FEMA’s five steps for developing a preparedness program are:
1. Program Management
Identify regulations that establish minimum requirements, then organize, develop and administer your preparedness program.
Gather information about hazards and assess risks, conduct a business impact analysis (BIA) and examine ways to prevent hazards and reduce risks.
Write a preparedness plan addressing resource management, emergency response, crisis communications, business continuity, information technology, employee assistance, incident management and training.
4. Testing and Exercises
Test and evaluate your plan, define different types of exercises, learn how to conduct exercises and use exercise results to evaluate the effectiveness of the plan
5. Program Improvement
Identify when the preparedness program needs to be reviewed, discover methods to evaluate the preparedness program and utilize the review to make necessary changes and plan improvements.
FEMA also offers Business Continuity Planning Suite, a software program that you can download and use to create, improve or update your small business’s continuity plan.
It’s precisely that type of plan that allowed Sandy Whann, president of the family owned-and-operated Leidenheimer Baking Company in New Orleans, to get his business back on its feet after Hurricane Katrina devastated the city in 2005. According to his testimonial on the FEMA site, Whann’s business evacuation kit included financial and payroll records, utility contact information, updated phone lists for his customers and employees, back-up files, software and computer hard drives.

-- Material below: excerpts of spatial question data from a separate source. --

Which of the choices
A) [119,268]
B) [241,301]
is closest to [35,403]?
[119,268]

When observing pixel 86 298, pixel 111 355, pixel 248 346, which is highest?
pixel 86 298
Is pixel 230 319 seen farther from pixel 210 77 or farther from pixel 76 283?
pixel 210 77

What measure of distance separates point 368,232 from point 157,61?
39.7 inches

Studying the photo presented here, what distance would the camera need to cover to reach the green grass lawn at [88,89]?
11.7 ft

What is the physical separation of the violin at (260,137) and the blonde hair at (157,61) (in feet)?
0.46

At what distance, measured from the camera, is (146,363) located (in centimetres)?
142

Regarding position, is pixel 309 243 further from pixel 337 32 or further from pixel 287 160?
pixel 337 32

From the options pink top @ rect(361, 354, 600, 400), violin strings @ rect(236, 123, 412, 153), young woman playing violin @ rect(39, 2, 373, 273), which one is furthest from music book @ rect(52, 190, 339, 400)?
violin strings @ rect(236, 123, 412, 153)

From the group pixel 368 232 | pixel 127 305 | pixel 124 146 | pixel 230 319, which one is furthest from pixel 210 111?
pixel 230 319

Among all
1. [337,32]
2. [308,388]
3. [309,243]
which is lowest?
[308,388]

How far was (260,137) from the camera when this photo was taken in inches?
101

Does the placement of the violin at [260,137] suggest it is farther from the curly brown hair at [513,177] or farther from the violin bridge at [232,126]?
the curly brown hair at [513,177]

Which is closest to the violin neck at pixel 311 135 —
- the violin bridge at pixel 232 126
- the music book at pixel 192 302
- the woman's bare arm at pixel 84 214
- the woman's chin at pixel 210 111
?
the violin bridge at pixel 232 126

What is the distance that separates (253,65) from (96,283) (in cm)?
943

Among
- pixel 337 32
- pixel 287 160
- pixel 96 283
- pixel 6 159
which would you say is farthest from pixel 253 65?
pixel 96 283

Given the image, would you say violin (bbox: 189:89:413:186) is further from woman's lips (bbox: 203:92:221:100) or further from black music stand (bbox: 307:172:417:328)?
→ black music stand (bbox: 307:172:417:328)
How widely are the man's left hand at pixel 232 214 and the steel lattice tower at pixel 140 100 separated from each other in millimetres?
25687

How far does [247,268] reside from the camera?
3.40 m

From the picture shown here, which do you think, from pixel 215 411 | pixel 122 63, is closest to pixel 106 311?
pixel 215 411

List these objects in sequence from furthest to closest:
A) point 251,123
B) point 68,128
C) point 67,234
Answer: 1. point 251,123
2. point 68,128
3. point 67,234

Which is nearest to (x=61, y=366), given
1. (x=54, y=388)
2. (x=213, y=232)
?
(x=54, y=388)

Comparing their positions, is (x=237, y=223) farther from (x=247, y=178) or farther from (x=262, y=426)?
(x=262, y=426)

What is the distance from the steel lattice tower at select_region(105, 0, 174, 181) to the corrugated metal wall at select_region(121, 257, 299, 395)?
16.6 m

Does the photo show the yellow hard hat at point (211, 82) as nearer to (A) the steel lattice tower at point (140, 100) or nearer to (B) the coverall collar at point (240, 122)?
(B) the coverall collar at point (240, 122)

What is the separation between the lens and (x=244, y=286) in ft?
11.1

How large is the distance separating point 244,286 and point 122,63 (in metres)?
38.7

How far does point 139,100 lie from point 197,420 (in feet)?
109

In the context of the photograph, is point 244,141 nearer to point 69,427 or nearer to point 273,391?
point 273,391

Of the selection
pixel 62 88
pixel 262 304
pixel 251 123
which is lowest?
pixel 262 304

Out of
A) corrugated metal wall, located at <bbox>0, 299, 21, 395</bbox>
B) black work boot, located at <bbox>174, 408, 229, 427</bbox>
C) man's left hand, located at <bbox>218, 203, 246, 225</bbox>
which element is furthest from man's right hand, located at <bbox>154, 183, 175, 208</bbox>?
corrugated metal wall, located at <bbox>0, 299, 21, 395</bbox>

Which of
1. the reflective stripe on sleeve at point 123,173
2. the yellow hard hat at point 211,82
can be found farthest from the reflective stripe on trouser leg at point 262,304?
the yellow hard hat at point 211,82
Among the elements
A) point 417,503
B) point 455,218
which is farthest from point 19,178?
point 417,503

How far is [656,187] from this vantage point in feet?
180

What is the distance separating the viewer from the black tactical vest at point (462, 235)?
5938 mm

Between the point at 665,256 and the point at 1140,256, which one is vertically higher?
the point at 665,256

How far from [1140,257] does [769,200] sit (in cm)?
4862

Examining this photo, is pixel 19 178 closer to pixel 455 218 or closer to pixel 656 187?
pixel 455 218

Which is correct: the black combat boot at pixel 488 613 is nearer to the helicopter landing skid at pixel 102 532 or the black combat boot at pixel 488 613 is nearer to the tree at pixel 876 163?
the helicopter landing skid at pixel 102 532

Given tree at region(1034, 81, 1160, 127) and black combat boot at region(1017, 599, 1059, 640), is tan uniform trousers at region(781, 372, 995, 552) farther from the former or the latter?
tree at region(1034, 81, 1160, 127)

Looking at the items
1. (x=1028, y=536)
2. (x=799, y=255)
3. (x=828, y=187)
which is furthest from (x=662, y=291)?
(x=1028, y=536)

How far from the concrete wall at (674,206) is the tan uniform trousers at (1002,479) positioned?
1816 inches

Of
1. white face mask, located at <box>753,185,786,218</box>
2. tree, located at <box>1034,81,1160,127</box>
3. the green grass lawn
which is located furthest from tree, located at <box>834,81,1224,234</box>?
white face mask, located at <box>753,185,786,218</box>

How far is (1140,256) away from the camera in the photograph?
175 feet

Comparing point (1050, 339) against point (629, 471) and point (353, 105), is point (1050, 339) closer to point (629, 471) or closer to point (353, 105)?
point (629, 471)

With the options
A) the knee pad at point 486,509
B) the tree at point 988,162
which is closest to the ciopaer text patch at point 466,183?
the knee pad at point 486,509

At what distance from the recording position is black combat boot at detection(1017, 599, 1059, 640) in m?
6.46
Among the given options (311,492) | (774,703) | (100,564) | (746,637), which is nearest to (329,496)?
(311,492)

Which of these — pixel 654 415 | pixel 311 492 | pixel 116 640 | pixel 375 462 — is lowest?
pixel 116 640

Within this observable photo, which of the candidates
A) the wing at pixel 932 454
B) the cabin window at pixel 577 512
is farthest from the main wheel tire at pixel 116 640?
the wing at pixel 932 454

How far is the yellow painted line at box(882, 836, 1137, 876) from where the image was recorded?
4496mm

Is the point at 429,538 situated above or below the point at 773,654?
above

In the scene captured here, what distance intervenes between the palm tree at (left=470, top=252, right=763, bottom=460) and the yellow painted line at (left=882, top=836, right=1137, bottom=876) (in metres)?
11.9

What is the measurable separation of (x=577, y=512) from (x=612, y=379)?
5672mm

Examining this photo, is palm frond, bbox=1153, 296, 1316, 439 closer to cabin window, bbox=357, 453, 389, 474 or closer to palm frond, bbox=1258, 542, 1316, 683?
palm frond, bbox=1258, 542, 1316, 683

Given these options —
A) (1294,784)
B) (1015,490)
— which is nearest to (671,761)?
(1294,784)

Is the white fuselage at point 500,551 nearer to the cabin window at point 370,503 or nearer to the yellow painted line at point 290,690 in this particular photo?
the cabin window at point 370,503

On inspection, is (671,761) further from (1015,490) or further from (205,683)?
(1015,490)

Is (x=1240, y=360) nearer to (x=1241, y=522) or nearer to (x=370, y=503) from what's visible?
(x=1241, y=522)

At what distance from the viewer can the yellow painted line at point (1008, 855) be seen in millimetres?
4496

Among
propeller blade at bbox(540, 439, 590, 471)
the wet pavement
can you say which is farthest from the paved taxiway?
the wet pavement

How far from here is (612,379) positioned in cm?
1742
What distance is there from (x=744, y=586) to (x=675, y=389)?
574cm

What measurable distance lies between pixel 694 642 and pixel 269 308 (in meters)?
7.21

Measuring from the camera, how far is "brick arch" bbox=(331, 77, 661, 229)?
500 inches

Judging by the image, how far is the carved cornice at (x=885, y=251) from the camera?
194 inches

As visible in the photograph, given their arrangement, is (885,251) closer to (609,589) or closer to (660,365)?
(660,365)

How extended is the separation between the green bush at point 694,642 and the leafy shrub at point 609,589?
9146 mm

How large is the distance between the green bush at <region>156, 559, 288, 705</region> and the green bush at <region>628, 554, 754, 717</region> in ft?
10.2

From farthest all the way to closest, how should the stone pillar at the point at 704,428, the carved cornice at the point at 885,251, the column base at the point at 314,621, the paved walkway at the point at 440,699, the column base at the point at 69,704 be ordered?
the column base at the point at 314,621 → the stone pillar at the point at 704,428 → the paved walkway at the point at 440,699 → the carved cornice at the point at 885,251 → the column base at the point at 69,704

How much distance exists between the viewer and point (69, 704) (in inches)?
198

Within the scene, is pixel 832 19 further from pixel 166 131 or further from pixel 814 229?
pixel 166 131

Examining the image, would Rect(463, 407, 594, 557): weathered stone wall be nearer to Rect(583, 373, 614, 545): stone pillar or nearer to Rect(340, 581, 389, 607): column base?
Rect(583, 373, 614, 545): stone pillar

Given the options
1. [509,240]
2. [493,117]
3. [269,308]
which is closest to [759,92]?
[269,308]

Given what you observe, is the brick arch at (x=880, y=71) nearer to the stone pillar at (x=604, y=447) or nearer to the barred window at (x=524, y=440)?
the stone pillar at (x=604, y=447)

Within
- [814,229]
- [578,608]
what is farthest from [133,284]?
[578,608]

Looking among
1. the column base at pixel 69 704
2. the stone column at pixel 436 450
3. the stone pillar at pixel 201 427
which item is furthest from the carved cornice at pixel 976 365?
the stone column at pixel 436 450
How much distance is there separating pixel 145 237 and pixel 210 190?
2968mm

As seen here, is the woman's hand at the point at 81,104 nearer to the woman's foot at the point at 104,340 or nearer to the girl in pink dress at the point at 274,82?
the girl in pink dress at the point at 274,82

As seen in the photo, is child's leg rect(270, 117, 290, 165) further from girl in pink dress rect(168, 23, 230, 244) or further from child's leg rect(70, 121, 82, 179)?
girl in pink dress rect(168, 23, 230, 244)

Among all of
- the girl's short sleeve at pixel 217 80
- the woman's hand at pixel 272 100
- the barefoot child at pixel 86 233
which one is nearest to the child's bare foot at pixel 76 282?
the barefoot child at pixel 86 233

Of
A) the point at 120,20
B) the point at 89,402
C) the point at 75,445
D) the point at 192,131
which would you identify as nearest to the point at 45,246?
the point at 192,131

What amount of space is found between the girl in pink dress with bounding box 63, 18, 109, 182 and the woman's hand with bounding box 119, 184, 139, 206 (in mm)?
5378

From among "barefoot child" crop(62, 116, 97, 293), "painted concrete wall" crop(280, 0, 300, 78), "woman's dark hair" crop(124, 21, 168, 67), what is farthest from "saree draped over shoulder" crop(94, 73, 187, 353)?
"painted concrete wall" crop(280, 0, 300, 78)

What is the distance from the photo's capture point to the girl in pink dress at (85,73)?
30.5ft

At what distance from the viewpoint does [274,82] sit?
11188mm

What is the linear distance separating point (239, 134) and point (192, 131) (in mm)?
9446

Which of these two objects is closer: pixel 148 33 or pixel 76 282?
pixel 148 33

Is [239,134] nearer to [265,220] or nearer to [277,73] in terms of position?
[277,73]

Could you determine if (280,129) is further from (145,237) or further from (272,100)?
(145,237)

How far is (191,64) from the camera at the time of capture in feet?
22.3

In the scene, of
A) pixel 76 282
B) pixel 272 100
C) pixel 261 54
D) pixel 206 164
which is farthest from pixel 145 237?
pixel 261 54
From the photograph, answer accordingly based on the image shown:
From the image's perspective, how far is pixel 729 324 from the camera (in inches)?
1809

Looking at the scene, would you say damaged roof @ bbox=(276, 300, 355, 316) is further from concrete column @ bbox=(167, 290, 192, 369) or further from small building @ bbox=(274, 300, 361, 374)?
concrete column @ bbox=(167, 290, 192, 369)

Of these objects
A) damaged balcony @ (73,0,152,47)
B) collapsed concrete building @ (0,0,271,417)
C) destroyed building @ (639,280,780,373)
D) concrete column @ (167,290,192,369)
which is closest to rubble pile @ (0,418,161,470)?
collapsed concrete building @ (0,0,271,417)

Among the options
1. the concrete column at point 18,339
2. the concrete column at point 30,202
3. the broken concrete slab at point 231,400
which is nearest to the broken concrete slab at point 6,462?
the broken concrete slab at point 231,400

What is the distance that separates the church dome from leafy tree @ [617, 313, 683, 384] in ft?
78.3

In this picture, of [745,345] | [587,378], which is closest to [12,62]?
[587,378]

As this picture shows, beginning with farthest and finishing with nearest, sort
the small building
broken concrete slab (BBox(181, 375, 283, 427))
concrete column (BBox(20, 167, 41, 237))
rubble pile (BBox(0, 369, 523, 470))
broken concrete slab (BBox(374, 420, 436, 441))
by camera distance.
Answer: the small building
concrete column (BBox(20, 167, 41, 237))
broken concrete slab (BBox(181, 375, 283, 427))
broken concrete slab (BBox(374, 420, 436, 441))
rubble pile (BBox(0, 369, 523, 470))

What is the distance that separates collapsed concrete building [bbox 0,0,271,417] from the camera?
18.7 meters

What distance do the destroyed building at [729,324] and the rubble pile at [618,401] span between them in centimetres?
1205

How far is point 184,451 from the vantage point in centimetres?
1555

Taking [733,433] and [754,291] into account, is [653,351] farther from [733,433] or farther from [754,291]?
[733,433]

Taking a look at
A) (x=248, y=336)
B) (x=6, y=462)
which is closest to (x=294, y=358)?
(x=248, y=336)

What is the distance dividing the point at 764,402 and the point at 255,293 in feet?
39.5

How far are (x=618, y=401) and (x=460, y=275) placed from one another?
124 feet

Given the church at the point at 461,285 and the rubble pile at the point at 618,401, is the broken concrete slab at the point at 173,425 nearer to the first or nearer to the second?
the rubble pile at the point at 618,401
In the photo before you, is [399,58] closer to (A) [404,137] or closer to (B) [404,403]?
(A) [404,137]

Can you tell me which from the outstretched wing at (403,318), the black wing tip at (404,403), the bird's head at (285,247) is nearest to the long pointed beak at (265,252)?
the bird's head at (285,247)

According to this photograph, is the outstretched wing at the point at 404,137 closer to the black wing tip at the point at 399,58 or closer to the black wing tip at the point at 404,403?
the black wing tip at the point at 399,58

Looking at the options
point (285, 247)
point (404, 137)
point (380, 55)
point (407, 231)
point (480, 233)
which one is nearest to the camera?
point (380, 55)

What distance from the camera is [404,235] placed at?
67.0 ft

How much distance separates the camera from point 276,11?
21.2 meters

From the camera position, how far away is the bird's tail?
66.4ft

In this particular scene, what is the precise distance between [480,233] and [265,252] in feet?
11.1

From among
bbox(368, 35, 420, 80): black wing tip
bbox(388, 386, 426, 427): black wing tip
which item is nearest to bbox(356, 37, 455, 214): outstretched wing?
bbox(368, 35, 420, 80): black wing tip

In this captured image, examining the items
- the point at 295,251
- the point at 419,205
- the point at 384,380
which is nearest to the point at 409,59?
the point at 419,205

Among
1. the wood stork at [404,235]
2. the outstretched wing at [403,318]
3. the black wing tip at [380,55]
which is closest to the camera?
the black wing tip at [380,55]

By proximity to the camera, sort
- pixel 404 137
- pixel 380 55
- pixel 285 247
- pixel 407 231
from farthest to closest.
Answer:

With all the necessary information packed into a mobile waterproof/fireproof case, Whann was able to carry it with him when he escaped to his company’s satellite office in Baton Rouge. He was able to contact his bank, forward phone lines and receive forwarded mail within two days after the evacuation.
“Katrina was severe enough to teach even us experienced hurricane survivors a few new things about our emergency planning,” says Whann, who has since revised his business emergency plan to reflect his renewed understanding of the importance of being prepared.
The takeaway message here is that emergency preparedness is everyone’s concern. You don’t have to live in an earthquake zone or Tornado Alley, along the Gulf Coast in a snow zone. Chances are wherever you live and conduct business, you will be hit by several natural disasters or other hazards during your lifetime. (If you need proof, check out FEMA’s clever interactive map for a reminder of a past natural disaster in your state.)
As FEMA notes, “Knowing what to do before, during and after an emergency is a critical part of being prepared and may make all the difference when seconds count.”